**Given data**
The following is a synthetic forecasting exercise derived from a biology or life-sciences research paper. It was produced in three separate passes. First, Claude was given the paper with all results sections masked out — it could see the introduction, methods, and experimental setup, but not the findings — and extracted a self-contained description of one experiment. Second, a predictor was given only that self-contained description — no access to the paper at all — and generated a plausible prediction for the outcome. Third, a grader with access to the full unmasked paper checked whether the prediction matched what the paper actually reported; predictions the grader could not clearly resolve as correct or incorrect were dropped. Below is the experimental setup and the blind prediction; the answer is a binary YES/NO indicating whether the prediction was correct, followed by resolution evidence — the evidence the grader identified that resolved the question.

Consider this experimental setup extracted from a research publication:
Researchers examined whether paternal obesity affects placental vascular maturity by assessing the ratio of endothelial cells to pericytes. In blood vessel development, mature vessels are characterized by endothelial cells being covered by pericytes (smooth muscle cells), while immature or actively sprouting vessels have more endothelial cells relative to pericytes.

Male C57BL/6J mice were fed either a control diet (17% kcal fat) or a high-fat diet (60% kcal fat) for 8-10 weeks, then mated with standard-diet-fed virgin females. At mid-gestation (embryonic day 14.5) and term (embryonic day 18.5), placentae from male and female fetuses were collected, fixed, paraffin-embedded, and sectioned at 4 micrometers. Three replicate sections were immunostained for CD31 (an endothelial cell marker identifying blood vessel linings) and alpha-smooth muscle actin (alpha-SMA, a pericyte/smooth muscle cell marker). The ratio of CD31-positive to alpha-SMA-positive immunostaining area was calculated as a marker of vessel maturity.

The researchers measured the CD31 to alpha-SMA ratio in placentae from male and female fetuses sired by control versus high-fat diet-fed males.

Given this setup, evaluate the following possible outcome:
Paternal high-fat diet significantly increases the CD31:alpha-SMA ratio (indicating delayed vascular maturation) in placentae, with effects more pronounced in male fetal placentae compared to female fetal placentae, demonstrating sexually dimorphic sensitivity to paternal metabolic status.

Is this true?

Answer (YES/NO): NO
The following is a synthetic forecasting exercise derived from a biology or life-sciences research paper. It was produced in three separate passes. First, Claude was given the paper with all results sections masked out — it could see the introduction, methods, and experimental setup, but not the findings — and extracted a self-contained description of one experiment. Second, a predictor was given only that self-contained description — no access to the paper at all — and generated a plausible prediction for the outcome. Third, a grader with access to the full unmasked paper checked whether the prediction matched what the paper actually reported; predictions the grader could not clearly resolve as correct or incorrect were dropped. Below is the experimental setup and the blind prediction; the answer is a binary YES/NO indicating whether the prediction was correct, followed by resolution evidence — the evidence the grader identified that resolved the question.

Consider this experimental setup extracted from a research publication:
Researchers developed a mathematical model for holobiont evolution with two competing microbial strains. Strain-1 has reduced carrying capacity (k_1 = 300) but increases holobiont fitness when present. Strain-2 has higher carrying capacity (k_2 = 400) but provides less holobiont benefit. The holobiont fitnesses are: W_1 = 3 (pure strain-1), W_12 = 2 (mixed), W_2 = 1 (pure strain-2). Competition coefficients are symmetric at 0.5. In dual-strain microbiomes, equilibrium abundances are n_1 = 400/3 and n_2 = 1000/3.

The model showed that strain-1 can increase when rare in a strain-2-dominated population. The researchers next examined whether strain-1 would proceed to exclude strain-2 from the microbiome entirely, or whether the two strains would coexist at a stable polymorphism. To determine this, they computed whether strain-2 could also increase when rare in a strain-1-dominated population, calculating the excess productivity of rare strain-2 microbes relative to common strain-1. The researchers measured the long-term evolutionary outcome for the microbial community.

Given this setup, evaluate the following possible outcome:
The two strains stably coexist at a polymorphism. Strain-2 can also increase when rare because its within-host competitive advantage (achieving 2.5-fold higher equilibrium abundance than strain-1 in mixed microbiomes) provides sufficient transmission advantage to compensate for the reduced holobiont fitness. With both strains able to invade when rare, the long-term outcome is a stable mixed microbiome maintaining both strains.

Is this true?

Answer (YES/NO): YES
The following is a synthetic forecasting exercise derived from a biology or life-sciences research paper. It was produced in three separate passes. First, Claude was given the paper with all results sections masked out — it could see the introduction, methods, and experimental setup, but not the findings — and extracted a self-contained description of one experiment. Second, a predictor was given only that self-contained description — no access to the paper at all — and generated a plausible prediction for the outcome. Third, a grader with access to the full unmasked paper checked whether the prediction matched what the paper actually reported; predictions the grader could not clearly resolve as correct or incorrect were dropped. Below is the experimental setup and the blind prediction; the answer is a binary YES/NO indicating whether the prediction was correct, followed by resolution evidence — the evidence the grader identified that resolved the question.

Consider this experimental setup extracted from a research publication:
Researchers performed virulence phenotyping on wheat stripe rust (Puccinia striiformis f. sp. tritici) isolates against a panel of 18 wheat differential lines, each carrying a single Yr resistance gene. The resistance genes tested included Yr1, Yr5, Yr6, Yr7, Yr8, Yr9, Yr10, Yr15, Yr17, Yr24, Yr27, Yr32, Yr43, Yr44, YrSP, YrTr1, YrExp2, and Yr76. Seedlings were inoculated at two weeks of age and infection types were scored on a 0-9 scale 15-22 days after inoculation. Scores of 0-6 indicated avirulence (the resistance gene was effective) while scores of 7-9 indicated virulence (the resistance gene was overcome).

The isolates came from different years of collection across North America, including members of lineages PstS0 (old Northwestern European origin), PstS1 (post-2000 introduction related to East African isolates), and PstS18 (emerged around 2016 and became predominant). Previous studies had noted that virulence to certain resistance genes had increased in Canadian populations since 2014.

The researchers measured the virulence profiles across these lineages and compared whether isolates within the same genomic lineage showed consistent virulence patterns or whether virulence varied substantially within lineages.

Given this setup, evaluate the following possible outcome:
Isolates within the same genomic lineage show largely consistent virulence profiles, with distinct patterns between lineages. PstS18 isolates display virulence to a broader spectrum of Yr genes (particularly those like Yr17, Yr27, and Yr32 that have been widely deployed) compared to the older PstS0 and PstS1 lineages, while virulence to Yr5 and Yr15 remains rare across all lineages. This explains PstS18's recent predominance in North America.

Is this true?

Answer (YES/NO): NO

**Work instructions**
Across the entries above, how many lines contain the string "equilibrium"? The number alone is the answer.

**Worked solution**
2